Copy the data precisely, character for character, and leave out every picture.

Start of PROVIDED INFORMATION

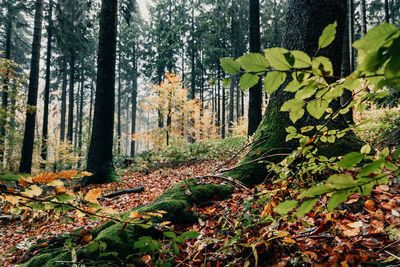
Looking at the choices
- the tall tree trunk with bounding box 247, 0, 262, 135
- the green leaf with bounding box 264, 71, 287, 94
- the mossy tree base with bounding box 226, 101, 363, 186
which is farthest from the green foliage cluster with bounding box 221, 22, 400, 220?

End of PROVIDED INFORMATION

● ANSWER BELOW
Looking at the choices
- the tall tree trunk with bounding box 247, 0, 262, 135
- the green leaf with bounding box 264, 71, 287, 94
- the mossy tree base with bounding box 226, 101, 363, 186
which is farthest from the green foliage cluster with bounding box 221, 22, 400, 220?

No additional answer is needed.